Nov. 8, 2019 – The FDA announced this week that it has reorganized its office that reviews applications for new and existing cancer therapies; its Office of Hematology Oncology Products has been renamed the Office of Oncologic Diseases (OOD) and has six divisions to accommodate a more streamlined drug review process, according to a Nov. 5 FDA statement.
“As the practice of oncology and the treatments for these life-threatening diseases have become more complex, we recognized the need to flatten the organization with additional but smaller review divisions,” said OOD Acting Director Richard Pazdur, M.D. “Reorganizing the office in this manner will allow for greater stakeholder engagement in the various disease programs,” he said.

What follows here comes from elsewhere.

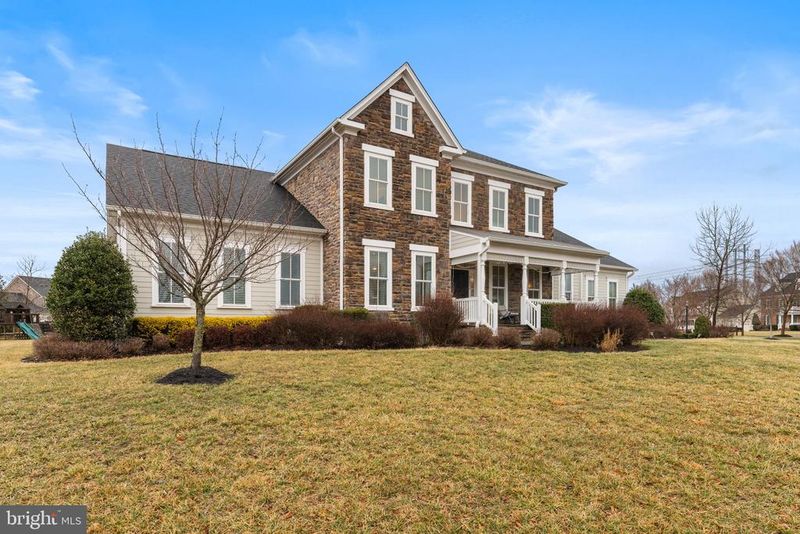 41954 Barnsdale View Ct, Ashburn, VA 20148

This move is part of an FDA modernization plan set in motion in September. “Establishment of this new Office of Oncologic Diseases is an important component of the larger reorganization, put in process by former FDA Commissioner Dr. Scott Gottlieb, to make the FDA’s drug review and approval process more efficient,” explained Coalition for Healthcare Communication Jon Bigelow.
Specifically, the new OOD structure consists of the following divisions:
- Division of Oncologic Products (DOP) 1 is re-named Division of Oncology 1 (DO1).
- DOP2 will be split into two divisions: Division of Oncology 2 (DO2) and Division of Oncology 3 (DO3).
- Division of Hematology Products (DHP) will be split into two divisions to review products intended to treat hematologic malignancies: Division of Hematologic Malignancies 1 (DHM1) and Division of Hematologic Malignancies 2 (DHM2). DHP’s review of products to treat non-malignant hematologic conditions will move to another office within CDER.
- Division of Hematology Oncology Toxicology remains the same.
DO1 will retain its responsibilities for products for breast, gynecologic, and genitourinary cancers as well as supportive care.
DO2 will review products for thoracic and head and neck cancers, central nervous system cancers, pediatric solid tumors, and rare cancers.
DO3 will review products for gastrointestinal malignancies, melanoma and other advanced skin cancers, and sarcomas.
DHM1 will be responsible for products for acute leukemia and myelodysplasia (includes myelodysplastic-myeloproliferative overlap syndromes), chronic myeloid leukemia and other myeloproliferative neoplasms with the term “leukemia,” blastic plasmacytoid dendritic cell neoplasm (BPDCN), conditioning regimens for DHM1 indications, graft versus host disease, tumor lysis syndrome, cytokine release syndrome, and CAR-T neurotoxicity.
DHM2 will review for products for lymphoma, chronic lymphocytic leukemia, multiple myeloma, and other plasma cell malignancies.
Products for non-malignant hematologic diseases and conditions that DHP previously covered will be reviewed in the newly formed Division of Non-malignant Hematology (DNH) in the Office of Cardiology, Hematology, Endocrinology and Nephrology (OCHEN).
The FDA modernization plan has four phases; this reorganization is part of the second phase.